Parenting Perspectives: Why is a parent’s best never quite good enough?It looked like a mosquito bite on my daughter’s left thigh. She wanted me to put a Band-Aid on it, so I did. Five weeks and a trip to the walk-in clinic later, and 3-year-old Eve still has a red, bumpy, nickel-sized rash on her leg.
By: Sherri Richards, INFORUM
It looked like a mosquito bite on my daughter’s left thigh. She wanted me to put a Band-Aid on it, so I did. Five weeks and a trip to the walk-in clinic later, and 3-year-old Eve still has a red, bumpy, nickel-sized rash on her leg.
As I debated between another round of antibiotic cream at home and another trip to the doctor, a battle raged in my head. Am I the overprotective mother seeking medical advice for the equivalent of a scraped knee or the negligent mother whose daughter’s leg will be amputated because of the infection I let fester?
And why is it always one extreme or the other in my head?
The truth is, either way I’m caring for my daughter, doing the best I can. But for so many moms, myself included, our “best” just never seems like enough.
About this time, I started paging through a book that had been loaned to me, “The Mommy Myth: The Idealization of Motherhood and How It Has Undermined All Women.” Printed in 2004, four years before I became a mother, I saw myself (and the saga of Eve’s red rash) reflected in its pages.
The book’s authors, Susan Douglas and Meredith Michaels, discuss the “new momism” – that intensive mothering requiring a level of perfection impossible to obtain has become a cultural norm. That the buck stops with the mama deer. No one else can provide for our child the way Mom does. And, the authors say, the media and corporate America have cashed in on the concept, simultaneously presenting the image of the perpetually happy, utterly fulfilled mom and the next-big-scary-thing-that-will-harm-your-child.

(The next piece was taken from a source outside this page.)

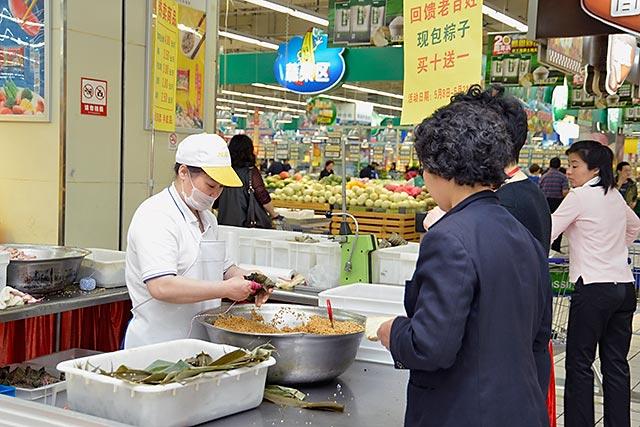 五芳斋包粽子的方法与步骤图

“We are supposed to be as vigilant as Michael Corleone’s bodyguards but appear as relaxed as Jimmy Buffett in Margaritaville. One way to survive these contradictions is to buy as many child protecting/enhancing products as possible. Reasonable precautions have morphed into unrelenting, wallet-emptying paranoia,” Douglas and Michaels write.
I like to think I’ve avoided these trappings. Sure, Eve has car seats and a bike helmet and we installed a gate on our stairs – all reasonable precautions, some legally mandated. But I’ve resisted the home sterilizing systems and video baby monitors and sleep positioners. (I did, however, recently register for a wipe warmer for the baby I’m expecting in August, a wholly unnecessary luxury, for sure.)
When I browse the aisles of safety products or get press releases from companies pitching items every new mom must have (The BabySpa by Baby Diego! The Nap Nanny Chill portable recliner!), I think about generations of babies who grew up without these “essentials.” Heck, these kids slept on their tummies in cribs bathed in lead paint, rode in the front seat of the car and played on toys with exposed metal springs.
And they survived.
It’s a matter of objectively looking at the dangers and taking prudent precautions, of recognizing when we universalize the miniscule chance of a risk coming to fruition. And knowing our best is enough to protect our children.